There have been nearly 1 million early votes statewide, Reagan said.
Of the early votes in Maricopa County, 271,801 have been Republican, 192,004 have been Democrat and 261 have been Green Party, according to Maricopa County Communications Manager Elizabeth Bartholomew.
Voters in Maricopa County will be able to vote in any of the 60 polling places from 6 a.m. to 7 p.m.
“With the excitement and the interest that we have seen in this election, I am anticipating that we will have in Maricopa between 60 and 65 percent turnout, and that includes those people going to those polls,” Purcell said.
Voters who have not already mailed their ballot must drop it off at one of the polling places, Reagan said.
“If you still have your early ballot in hand, please do not put it in the mail today. It will not make it in time for tomorrow for it to be counted,” Reagan said.
Purcell said they have been preparing for the election for nearly a year, and have made changes to accommodate the projected turnout.
“Since we’re anticipating bigger groups at the polling places, that means more people,” Purcell said. “We’ve had to hire poll workers, we’ve had to hire people to process the ballots that you’re seeing in there.”
There will also be 20 “troubleshooters” working among the 60 Maricopa County polling places and five sheriff’s deputies available if there are any security issues, Purcell said.
The presidential preference election Tuesday will cost just short of $10 million, Reagan said, adding that taxpayers paying this cost is the reason she supports House Bill 2567.
A voter needs to be registered with the Democratic, Green or Republican parties to take part in the presidential preference election. Independent voters are the state’s largest block, according to latest numbers from Reagan’s office.
“If you’re not going to allow one third of the participants from actually participating in it, then why are they forced to pay for it.
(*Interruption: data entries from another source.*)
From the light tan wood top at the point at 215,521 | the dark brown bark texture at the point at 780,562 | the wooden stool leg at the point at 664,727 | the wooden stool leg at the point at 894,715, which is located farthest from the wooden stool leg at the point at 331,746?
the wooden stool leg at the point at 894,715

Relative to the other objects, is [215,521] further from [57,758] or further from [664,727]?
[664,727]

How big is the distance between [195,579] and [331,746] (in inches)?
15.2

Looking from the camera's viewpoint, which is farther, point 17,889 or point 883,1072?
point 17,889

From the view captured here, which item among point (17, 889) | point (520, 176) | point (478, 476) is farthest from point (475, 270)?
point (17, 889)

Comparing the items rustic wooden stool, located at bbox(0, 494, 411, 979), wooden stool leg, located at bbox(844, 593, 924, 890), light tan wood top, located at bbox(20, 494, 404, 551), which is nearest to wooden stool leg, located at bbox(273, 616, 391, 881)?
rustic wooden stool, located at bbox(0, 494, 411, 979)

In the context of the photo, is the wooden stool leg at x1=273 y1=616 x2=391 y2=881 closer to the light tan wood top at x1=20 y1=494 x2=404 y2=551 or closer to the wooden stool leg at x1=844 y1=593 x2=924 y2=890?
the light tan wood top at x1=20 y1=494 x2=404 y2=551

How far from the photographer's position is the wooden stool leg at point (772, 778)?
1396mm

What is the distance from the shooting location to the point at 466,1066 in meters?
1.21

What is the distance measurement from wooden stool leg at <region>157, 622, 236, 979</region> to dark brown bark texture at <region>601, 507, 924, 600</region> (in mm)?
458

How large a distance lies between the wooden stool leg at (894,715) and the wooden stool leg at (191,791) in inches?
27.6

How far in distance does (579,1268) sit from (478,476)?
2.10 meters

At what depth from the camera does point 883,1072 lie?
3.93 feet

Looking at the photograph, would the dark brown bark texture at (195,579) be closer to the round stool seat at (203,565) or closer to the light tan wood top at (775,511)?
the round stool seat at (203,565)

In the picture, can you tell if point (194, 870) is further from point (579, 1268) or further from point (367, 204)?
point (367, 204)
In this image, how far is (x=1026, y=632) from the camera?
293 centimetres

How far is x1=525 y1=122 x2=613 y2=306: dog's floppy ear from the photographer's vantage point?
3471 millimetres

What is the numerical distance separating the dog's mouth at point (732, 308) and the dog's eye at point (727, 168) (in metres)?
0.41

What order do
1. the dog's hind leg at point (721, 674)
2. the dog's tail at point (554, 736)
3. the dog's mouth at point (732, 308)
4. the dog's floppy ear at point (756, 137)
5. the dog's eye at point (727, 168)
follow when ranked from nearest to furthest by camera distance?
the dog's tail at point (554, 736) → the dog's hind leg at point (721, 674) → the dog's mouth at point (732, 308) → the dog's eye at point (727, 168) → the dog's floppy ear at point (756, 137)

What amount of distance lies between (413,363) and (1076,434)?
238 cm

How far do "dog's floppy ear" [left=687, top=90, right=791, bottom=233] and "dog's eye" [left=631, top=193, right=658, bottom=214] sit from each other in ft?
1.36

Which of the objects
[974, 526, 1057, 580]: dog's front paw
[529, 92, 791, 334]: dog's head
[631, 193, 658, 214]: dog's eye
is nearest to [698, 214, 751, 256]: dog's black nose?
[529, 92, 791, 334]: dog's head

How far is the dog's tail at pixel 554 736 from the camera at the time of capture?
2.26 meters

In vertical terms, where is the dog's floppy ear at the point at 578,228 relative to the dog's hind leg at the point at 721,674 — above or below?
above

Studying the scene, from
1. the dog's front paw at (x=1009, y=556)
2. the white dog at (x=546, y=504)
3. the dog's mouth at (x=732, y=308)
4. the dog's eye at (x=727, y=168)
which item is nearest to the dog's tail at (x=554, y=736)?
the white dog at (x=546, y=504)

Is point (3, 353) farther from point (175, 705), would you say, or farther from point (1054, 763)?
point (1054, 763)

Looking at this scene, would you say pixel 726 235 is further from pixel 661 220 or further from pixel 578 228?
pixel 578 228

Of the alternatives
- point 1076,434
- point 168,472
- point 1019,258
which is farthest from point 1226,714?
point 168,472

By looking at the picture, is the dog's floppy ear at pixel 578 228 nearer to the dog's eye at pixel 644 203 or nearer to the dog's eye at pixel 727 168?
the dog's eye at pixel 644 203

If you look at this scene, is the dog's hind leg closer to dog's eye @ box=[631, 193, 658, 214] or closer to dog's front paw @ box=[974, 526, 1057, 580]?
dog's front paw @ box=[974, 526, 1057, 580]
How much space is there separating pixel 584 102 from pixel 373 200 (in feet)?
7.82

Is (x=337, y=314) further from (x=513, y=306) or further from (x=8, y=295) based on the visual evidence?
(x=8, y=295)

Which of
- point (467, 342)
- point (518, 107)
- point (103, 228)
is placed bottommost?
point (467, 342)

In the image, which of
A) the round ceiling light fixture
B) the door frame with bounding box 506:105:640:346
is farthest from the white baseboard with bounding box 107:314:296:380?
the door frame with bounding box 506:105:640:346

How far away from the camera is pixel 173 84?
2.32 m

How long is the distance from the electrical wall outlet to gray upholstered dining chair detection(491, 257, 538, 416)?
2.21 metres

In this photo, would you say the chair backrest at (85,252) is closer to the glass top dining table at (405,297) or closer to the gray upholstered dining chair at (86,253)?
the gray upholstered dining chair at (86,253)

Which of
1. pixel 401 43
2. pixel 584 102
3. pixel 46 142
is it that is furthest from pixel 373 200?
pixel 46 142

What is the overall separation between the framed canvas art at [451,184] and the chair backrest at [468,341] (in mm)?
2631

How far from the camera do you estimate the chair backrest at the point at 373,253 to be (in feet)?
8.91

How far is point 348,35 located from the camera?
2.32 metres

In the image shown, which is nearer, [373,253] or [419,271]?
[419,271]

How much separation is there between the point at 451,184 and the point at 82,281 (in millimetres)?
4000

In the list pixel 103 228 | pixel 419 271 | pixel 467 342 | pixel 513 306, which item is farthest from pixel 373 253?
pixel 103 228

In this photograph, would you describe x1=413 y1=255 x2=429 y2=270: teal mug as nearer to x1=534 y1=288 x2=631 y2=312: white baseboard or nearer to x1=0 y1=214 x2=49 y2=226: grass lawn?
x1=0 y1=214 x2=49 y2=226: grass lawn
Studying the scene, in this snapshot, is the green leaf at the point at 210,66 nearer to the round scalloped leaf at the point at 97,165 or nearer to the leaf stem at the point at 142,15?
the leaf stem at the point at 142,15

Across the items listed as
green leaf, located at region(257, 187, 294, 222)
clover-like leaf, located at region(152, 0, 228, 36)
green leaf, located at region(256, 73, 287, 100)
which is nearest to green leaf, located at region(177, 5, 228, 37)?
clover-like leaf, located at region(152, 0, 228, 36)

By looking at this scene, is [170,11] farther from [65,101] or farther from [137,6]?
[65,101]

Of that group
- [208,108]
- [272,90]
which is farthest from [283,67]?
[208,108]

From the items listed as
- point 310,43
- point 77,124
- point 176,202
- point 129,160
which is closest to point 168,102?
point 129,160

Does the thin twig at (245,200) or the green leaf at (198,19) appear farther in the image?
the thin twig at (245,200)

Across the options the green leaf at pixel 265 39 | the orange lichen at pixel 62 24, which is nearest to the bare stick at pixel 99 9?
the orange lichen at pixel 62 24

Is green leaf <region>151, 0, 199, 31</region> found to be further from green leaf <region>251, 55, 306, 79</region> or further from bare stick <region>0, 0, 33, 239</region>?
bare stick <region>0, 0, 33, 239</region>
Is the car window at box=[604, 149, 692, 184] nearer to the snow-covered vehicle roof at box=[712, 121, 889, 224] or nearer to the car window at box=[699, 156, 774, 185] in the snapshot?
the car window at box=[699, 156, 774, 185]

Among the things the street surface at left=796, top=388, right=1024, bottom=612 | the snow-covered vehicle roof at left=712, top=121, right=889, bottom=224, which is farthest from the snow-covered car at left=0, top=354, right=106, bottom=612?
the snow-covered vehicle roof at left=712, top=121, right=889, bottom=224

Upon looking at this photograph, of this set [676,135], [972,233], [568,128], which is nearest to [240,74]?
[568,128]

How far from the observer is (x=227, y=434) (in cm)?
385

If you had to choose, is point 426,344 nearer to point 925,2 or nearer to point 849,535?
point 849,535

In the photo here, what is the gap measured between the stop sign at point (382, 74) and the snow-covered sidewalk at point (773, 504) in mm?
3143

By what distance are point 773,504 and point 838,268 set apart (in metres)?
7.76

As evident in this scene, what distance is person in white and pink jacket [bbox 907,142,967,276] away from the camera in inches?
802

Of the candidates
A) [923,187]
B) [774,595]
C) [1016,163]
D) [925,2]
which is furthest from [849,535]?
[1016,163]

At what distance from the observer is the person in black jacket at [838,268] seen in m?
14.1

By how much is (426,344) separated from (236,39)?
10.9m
That’s the only argument that I’m making by running the bill that I’m running at the legislature,” Reagan said. “That and I need six million more dollars to give to the counties because, to put it in perspective, it costs $10 million, just short of $10 million, to run the statewide election tomorrow, and my entire election budget at the Secretary of State’s office is $2.1 million.”
The bill, which has passed the House and has been sent to the Senate, would eliminate the presidential preference election and leave the future of choosing the nominee to the political parties.
In a February press release Reagan said, “By returning control of national convention delegate section to the parties we are empowering them to decide for themselves the best way forward. Parties might conduct an internet election, a mail ballot open to all Arizonans or adopt an Iowa-style caucus. The (election) is about parties doing party business and they should do what they think is best for their members.”
The legislation would also cover some costs of the 2016 presidential preference election, Reagan said.
“I’m not advocating for a caucus system. I’m advocating for the taxpayers to not have to pony up 10 million bucks when everyone can’t participate,” Reagan said.